BRIEF SUMMARY OF INDICATIONS, CONTRAINDICATIONS, WARNINGS, AND PRECAUTION FOR INFUSE BONE GRAFT FOR CERTAIN ORAL MAXILLOFACIAL AND DENTAL REGENERATIVE USES
INFUSE® Bone Graft is indicated as an alternative to autogenous bone graft for sinus augmentations, and for localized alveolar ridge augmentations for defects associated with extraction sockets.
The INFUSE® Bone Graft consists of two components-recombinant human Bone Morphogenetic Protein-2 (rhBMP-2) placed on an absorbable collagen sponge (ACS). These components must be used as a system for the prescribed indication. The bone morphogenetic protein solution component must not be used without the carrier/scaffold component or with a carrier/scaffold component different from the one described in the package insert.
INFUSE® Bone Graft is contraindicated for consumers with a known hypersensitivity to recombinant human Bone Morphogenetic Protein-2, bovine Type I collagen or to other components of the formulation and should not be used in the vicinity of a resected or extant tumor, in consumers with any active malignancy or consumers undergoing treatment for a malignancy, in pregnant women, or consumers with an active infection at the operative site.
There are no adequate and well-controlled studies in human pregnant women. In an experimental rabbit study, rhBMP-2 has been shown to elicit antibodies that are capable of crossing the placenta. Women of childbearing potential should be warned by their surgeon of potential risk to a fetus and informed of other possible dental treatments. The safety and effectiveness of this device has not been established in nursing mothers. Women of childbearing potential should be advised to not become pregnant for one year following treatment with this device.
INFUSE® Bone Graft has not been studied in consumers who are skeletally immature (<18 years of age or no radiographic evidence of epiphyseal closure).
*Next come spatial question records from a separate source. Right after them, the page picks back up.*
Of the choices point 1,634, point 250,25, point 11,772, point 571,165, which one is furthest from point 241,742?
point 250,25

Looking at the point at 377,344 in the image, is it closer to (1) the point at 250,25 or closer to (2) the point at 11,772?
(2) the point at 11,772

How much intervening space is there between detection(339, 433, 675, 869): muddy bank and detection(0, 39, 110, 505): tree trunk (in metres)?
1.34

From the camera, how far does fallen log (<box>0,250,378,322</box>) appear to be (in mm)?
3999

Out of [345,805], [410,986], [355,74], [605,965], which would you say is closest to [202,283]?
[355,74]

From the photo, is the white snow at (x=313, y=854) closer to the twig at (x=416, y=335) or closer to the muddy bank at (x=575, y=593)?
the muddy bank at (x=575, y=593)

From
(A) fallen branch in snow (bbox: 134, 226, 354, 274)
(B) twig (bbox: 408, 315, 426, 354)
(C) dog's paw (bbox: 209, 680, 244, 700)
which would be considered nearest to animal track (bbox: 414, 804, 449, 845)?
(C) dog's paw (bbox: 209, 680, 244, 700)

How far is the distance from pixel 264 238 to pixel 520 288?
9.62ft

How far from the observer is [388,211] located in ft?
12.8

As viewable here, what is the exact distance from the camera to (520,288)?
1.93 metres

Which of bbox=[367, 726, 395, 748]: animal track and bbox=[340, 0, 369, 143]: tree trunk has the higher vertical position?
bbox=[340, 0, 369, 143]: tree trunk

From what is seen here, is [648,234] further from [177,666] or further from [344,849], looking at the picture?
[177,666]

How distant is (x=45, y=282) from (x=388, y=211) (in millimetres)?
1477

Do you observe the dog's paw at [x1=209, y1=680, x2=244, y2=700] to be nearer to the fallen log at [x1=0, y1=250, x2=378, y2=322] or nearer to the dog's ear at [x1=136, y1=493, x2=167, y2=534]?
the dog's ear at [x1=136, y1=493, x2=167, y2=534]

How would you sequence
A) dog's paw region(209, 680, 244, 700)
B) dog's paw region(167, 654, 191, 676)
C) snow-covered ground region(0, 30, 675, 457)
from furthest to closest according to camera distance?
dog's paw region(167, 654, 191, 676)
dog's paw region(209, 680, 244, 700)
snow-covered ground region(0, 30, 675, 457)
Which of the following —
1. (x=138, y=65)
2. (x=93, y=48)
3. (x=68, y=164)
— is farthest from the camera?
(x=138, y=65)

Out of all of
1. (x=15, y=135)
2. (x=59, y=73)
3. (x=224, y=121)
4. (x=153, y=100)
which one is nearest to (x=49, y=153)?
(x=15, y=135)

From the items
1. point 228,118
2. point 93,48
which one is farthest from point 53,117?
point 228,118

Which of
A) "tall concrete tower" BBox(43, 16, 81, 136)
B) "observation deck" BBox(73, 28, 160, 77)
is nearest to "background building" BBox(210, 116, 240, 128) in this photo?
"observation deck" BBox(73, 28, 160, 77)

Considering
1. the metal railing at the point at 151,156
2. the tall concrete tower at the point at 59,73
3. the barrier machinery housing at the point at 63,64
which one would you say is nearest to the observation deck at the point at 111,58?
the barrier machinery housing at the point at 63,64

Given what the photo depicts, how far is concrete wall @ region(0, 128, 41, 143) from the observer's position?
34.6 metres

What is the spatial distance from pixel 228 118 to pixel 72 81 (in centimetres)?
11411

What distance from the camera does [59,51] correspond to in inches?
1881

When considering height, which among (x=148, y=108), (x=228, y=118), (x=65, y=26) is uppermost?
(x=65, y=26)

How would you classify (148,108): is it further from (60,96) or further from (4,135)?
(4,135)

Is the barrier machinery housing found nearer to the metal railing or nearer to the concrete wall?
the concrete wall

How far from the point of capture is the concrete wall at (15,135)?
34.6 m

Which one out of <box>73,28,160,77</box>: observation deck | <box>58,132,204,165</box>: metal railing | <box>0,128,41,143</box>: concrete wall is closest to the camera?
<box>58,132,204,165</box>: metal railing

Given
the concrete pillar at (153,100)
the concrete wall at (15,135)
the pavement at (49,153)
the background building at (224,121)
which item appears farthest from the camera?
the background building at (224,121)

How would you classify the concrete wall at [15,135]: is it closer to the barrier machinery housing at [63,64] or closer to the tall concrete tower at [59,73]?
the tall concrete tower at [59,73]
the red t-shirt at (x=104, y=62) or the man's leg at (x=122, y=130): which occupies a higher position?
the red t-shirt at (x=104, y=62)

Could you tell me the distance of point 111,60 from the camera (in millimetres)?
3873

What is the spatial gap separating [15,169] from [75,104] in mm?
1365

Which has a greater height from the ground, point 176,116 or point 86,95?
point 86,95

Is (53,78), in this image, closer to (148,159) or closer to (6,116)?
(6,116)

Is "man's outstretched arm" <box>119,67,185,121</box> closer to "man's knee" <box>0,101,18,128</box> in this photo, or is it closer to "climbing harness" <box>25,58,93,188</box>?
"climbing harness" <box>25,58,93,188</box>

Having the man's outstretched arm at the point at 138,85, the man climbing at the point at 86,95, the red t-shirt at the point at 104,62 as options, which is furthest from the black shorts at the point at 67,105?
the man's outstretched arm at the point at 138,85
Please see the package insert for the complete list of indications, warnings, precautions, adverse events, clinical results, and other important medical information.
1
Fiorellini, JP, et al. Randomized Study Evaluating Recombinant Human Bone Morphogenetic Protein-2 for Extraction Socket Augmentation. J Periodontol. 2005 Apr;76(4):605-13.
2
Triplett RG, et al. Pivotal, Randomized, Parallel Evaluation of Recombinant Human Bone Morphogenetic Protein-2/Absorbable Collagen Sponge and Autogenous Bone Graft for Maxillary Sinus Floor Augmentation. J Oral Maxillofac Surg. 2009 Sep;67(9):1947-60. doi: 10.1016/j.joms.2009.04.085.